Washington: A research team has studied on how creative country music songwriters have to use certain knacks to collaborate with famous singers, who may not be that great in writing music. The need arises among the country songwriters where they have to work with famous singers who may not be much talented at writing songs but have to attract the fans with the stardom of the singers to fill their pockets.
A study of 39 successful country-music songwriters has found that they use two strategies to navigate creative collaboration with more famous artists. The study is published in the journal of Social Psychology Quarterly and originally written by Laura Arenschield.
"You have these recording artists who are being required to co-write their own songs, but maybe that's not their skill," said Rachel Skaggs, the study's author and an assistant professor of arts management at the Ohio State University.
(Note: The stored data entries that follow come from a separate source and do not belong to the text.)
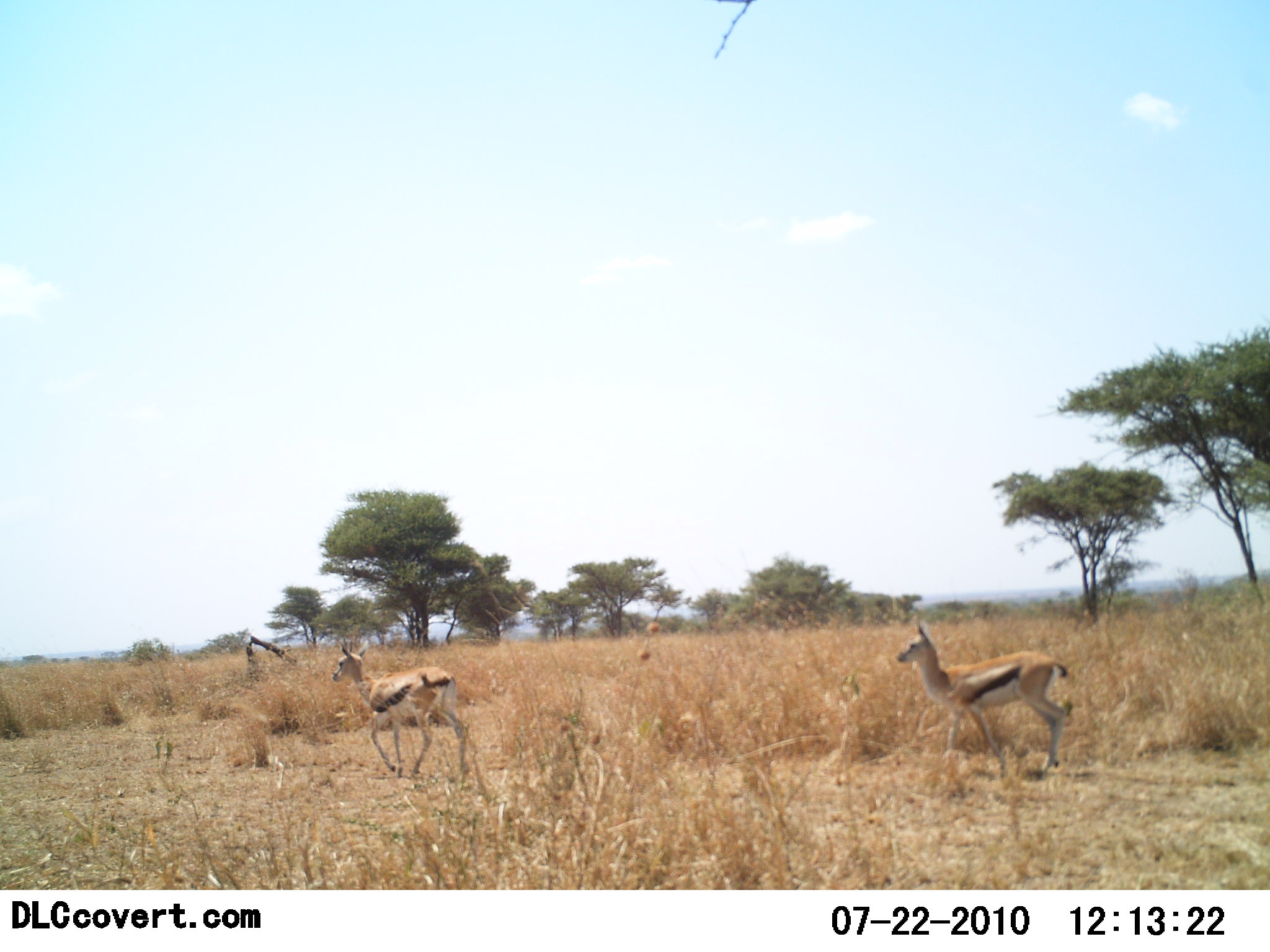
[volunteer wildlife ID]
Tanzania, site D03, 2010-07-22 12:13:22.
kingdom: Animalia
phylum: Chordata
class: Mammalia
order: Artiodactyla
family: Bovidae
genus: Eudorcas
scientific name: Eudorcas thomsonii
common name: thomson's gazelle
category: gazellethomsons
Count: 2.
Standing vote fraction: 13%.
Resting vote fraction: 0%.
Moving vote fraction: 87%.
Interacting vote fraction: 0%.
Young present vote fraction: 0%.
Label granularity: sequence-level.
"And then you have songwriters who are brought in to help, and to collaborate, and they have to balance this. There's the need to make money and make a living, and the need to not have their name on a 'bad' song," she further said.
"There are these strategies for when collaborators don't have the same idea of what they want to happen, particularly if one collaborator is much higher status -- a more famous artist who is important to their label," Skaggs said.
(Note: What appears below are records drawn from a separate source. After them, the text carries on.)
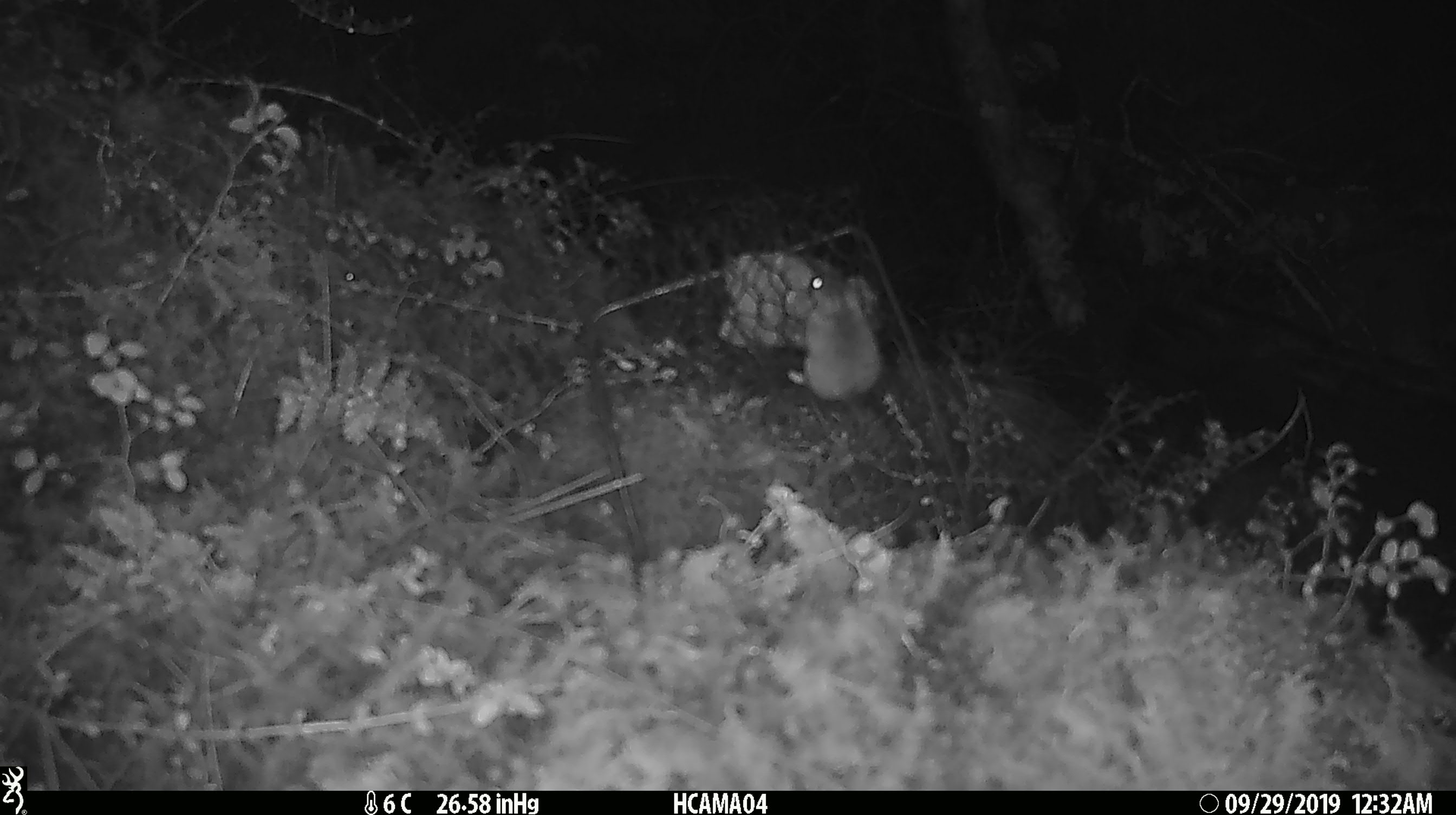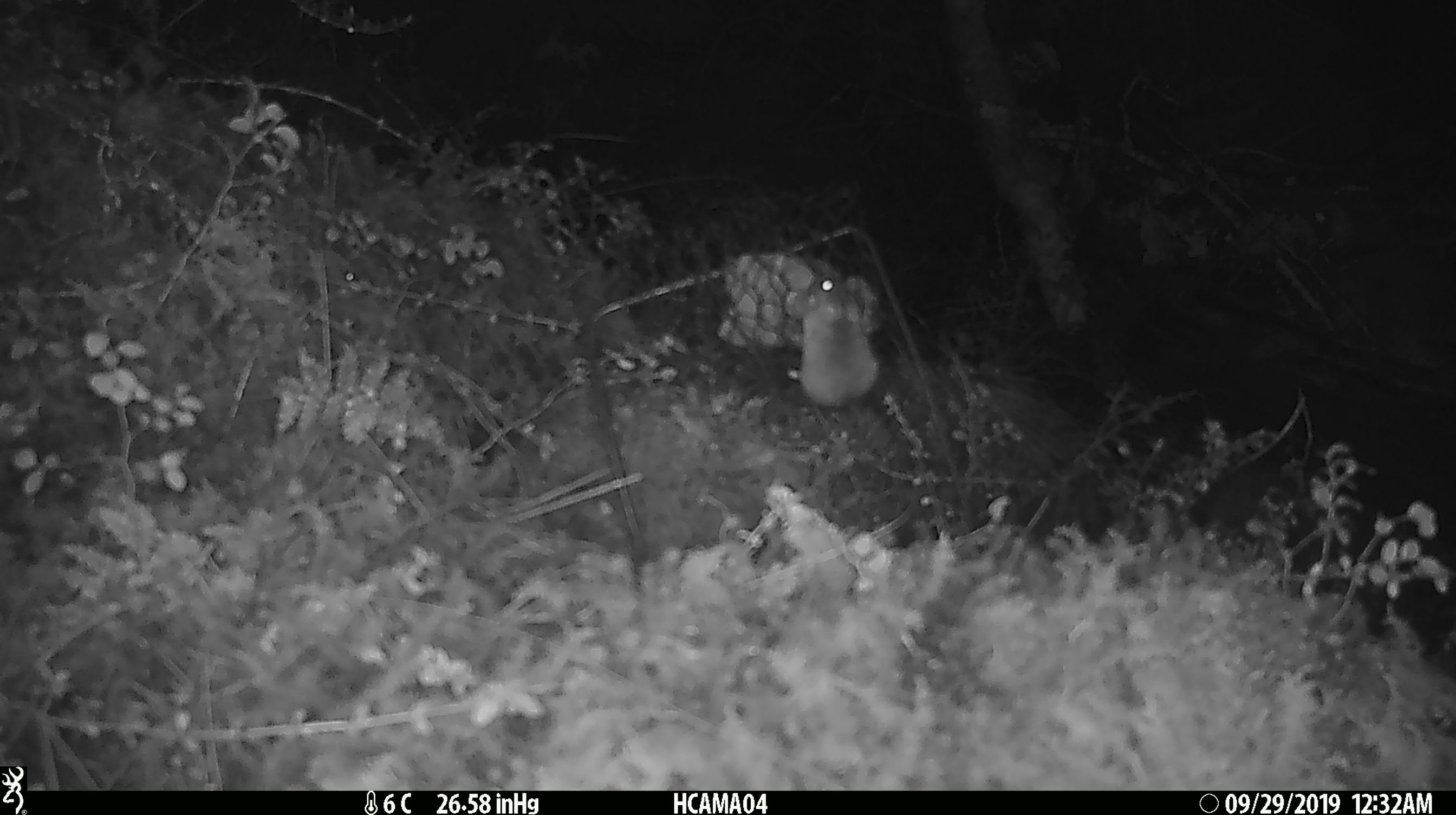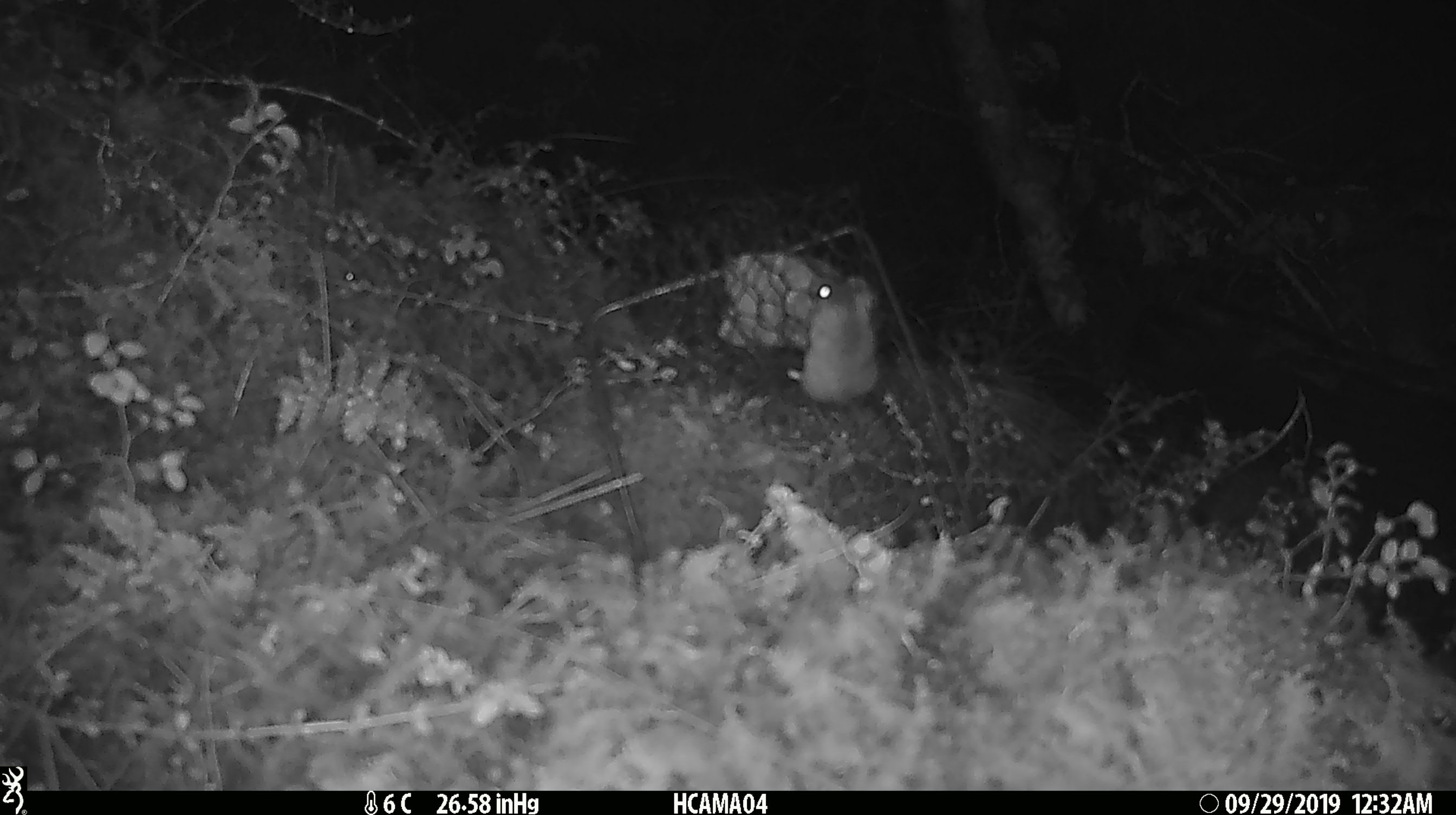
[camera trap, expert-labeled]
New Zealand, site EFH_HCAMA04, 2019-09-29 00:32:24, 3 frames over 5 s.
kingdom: Animalia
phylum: Chordata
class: Mammalia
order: Rodentia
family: Muridae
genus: Mus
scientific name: Mus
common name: mouse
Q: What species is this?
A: Mouse (Mus).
One method is where the songwriter might say to the artist, 'Oh, you're from Ohio, so we're going to write a song called 'Ohio Girl," Skaggs said. "It's really kind of hitting on personal branding." While the other technique where the songwriters might try to introduce ideas as though they were the more famous artist's own.
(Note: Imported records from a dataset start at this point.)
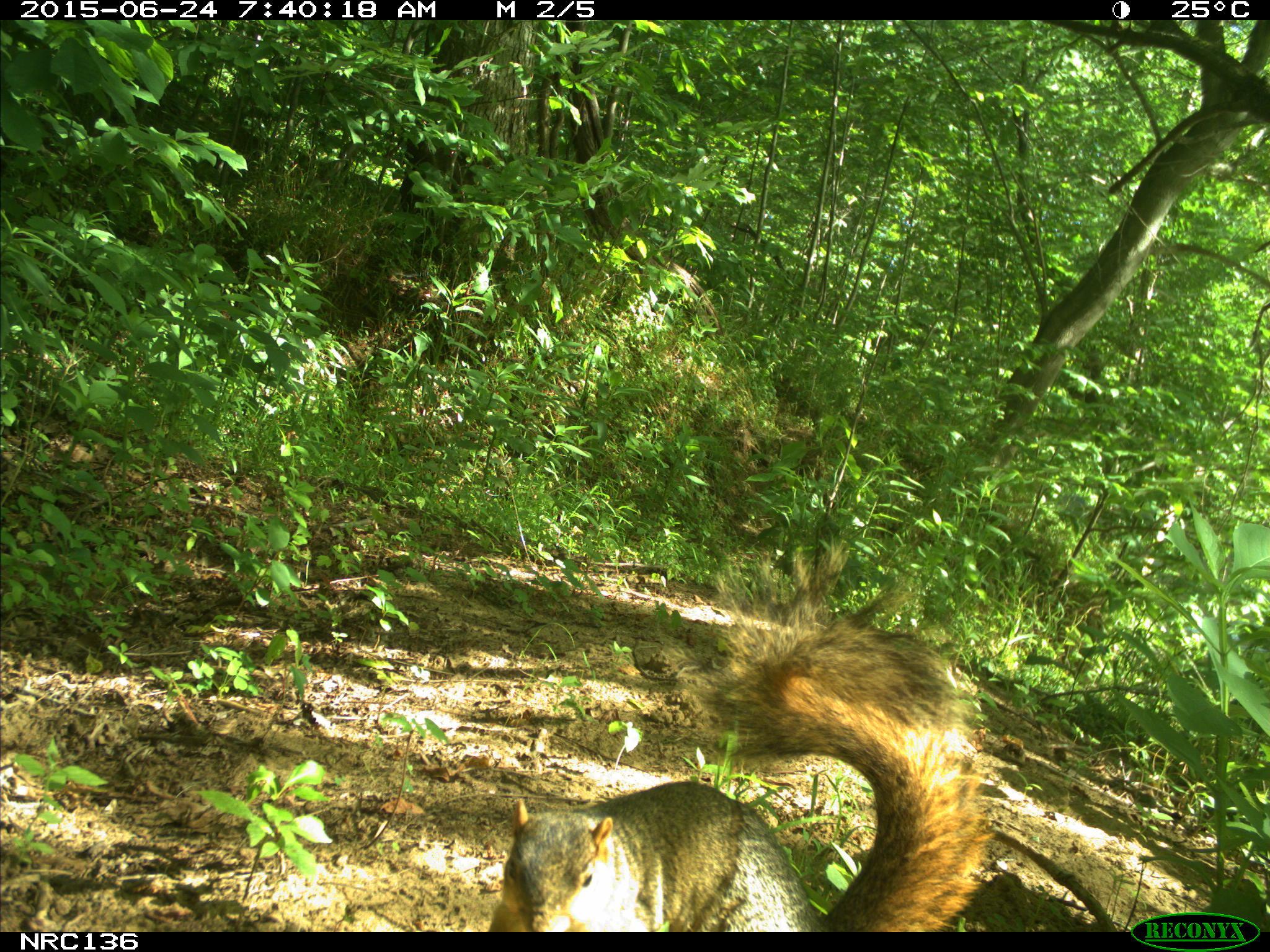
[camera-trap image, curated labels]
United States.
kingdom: Animalia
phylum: Chordata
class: Mammalia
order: Rodentia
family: Sciuridae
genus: Sciurus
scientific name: Sciurus niger cinereus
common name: eastern fox squirrel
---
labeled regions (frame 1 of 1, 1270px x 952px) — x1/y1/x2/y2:
Eastern Fox Squirrel: 476/573/994/935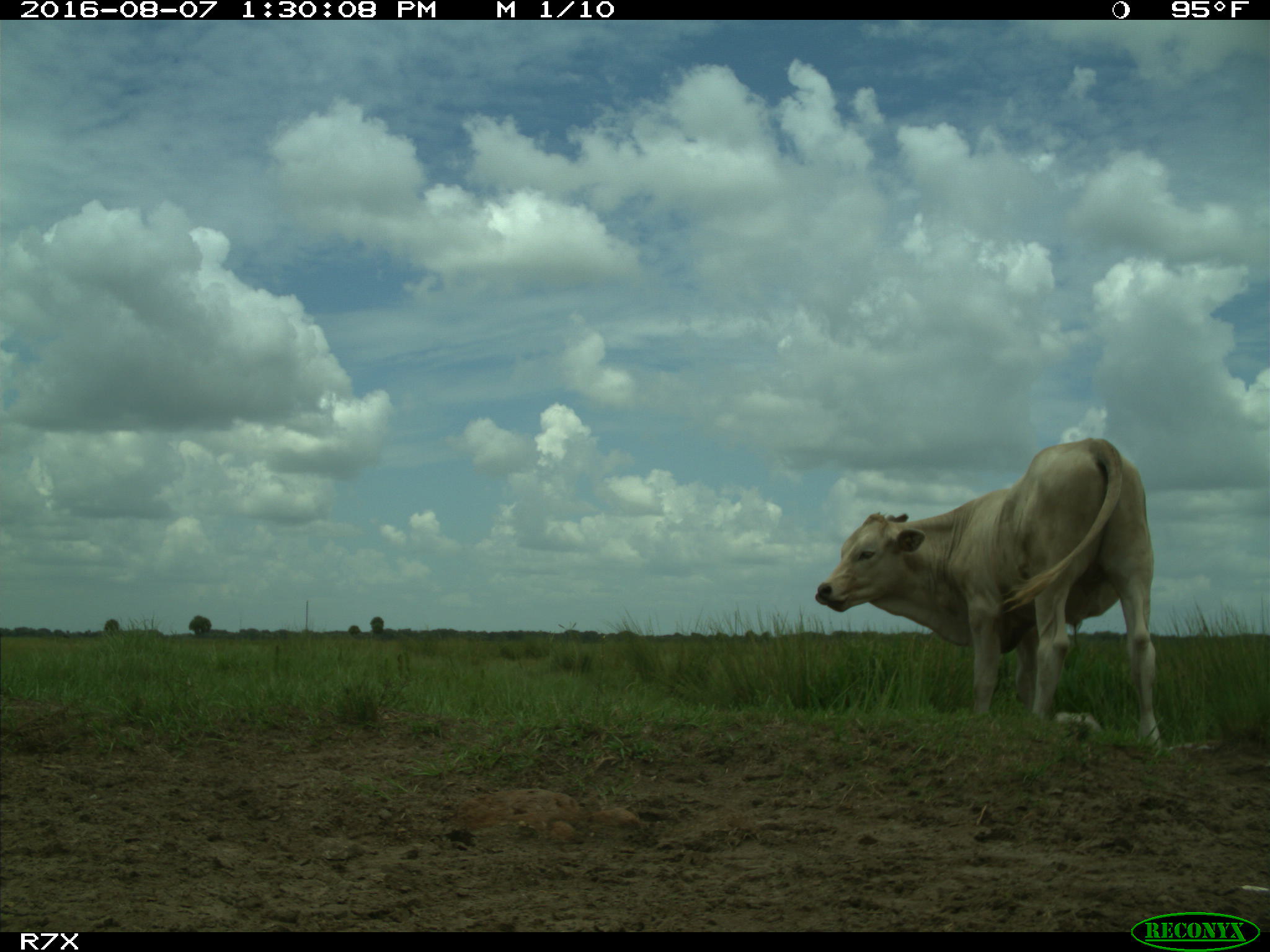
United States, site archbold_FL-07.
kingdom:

In that case, Skaggs said, the songwriters generally pre-write a large portion of the song -- one songwriter mentioned writing a chorus and several verses ahead of time -- then casually suggest the ideas as if they originated with the artist.
Personal branding is important in this age of social media, Skaggs said, where fans want to feel a connection to the artists they love. Skaggs said her findings could also be applicable in other partnerships where collaborators are mismatched in some way -- an office environment, for example, or a group project in a school or volunteer organisation.